◆ PASSAGE FOR REVIEW ◆
SLE and Dnase1-deficient mice
- Matthew Pickering1
© Current Science Ltd 2000
Published: 21 June 2000
SLE is a multi-organ autoimmune disease characterised by the presence of circulating autoantibodies to both naked DNA and nucleosomes. The pathogenesis is primarily related to the deposition of such immune complexes in tissues, with subsequent inflammation and organ damage. A breakdown in the physiological mechanisms by which nuclear antigens (eg naked DNA and nuclear DNA-protein complexes) are removed during cell death may allow the development of an inappropriate immune response against such intracellular components. The removal of DNA from nuclear antigens released during cell death is thought to be mediated predominantly by Dnase1, the major nuclease present in the serum and urine of both humans and mice. The development of Dnase1-deficient mice would therefore provide an ideal in vivo model to investigate these hypotheses further. To develop Dnase1-deficient mice by targeted gene deletion and to characterize the spontaneous phenotype.

Items listed in a dataset:
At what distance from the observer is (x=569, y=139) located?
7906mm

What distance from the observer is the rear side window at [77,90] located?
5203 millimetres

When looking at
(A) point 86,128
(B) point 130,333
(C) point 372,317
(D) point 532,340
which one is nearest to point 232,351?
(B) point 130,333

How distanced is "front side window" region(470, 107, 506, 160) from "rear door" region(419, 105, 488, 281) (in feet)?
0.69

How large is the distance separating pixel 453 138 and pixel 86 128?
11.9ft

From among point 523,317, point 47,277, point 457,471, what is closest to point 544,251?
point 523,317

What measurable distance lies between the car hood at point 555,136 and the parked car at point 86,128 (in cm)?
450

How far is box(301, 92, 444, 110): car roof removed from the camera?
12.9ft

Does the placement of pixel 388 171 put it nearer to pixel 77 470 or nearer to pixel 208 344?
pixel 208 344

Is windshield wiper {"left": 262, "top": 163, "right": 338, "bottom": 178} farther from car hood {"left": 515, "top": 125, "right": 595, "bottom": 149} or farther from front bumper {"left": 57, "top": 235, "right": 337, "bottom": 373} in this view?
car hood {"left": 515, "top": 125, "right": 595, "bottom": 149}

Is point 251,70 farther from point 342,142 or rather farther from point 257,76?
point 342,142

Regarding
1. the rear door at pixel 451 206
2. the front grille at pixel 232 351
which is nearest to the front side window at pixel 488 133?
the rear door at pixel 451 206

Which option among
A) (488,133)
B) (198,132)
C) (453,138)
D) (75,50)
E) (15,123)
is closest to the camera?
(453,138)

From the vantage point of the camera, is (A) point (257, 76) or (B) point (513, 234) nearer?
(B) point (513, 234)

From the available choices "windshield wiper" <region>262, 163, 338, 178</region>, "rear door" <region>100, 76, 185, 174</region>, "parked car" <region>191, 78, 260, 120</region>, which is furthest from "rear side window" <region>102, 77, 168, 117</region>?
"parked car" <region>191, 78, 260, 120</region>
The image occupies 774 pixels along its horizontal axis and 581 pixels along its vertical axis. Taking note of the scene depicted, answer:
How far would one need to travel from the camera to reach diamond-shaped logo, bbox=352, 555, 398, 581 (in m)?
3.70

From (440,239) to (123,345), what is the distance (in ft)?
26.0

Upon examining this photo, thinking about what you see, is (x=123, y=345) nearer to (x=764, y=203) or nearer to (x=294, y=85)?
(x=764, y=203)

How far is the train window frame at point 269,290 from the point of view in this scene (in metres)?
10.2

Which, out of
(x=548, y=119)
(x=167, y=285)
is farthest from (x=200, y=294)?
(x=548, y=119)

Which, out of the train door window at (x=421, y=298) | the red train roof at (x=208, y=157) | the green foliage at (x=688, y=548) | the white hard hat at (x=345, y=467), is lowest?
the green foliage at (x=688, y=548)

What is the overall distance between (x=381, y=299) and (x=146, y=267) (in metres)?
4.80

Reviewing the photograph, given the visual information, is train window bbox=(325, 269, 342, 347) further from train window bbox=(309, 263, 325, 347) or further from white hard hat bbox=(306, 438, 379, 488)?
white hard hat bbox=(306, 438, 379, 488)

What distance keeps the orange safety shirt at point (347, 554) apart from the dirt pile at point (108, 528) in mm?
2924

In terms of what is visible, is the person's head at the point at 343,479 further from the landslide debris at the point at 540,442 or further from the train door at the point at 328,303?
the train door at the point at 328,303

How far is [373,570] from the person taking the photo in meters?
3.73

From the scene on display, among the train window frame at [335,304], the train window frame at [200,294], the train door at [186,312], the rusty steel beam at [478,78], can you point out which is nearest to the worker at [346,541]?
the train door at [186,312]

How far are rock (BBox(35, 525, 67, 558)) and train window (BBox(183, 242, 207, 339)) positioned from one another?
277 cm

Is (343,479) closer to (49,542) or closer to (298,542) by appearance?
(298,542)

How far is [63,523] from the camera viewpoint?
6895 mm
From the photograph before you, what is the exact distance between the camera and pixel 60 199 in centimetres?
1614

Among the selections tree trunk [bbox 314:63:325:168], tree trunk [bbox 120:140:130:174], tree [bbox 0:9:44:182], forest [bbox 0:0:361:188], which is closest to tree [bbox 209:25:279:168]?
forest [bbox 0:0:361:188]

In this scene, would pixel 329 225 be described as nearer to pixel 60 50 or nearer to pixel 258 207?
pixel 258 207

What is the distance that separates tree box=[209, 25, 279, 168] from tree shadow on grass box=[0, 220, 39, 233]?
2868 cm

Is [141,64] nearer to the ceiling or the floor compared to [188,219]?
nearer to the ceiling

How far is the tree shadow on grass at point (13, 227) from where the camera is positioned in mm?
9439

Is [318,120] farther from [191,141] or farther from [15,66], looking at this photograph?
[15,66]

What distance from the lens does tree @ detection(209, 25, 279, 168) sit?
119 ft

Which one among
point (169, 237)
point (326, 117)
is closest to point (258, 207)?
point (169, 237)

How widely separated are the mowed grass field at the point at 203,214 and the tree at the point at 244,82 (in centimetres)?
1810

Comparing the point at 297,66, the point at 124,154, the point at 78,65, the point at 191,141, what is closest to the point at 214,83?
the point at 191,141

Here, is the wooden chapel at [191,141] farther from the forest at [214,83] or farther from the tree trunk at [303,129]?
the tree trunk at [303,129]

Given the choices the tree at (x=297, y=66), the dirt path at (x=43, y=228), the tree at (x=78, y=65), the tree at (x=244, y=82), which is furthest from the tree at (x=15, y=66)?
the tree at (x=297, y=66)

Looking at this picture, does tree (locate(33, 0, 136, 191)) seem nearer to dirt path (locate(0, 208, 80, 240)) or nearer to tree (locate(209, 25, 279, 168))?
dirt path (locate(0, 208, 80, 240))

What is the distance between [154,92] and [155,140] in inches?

◆ WORK REQUEST ◆
Render this sentence from the passage on SLE and Dnase1-deficient mice in Spanish: "SLE is a multi-organ autoimmune disease characterised by the presence of circulating autoantibodies to both naked DNA and nucleosomes."

◆ ANSWER FOR THIS EXERCISE ◆
El LES es una enfermedad autoinmunitaria multiorgánica caracterizada por la presencia de autoanticuerpos circulantes tanto contra el ADN desnudo como contra los nucleosomas.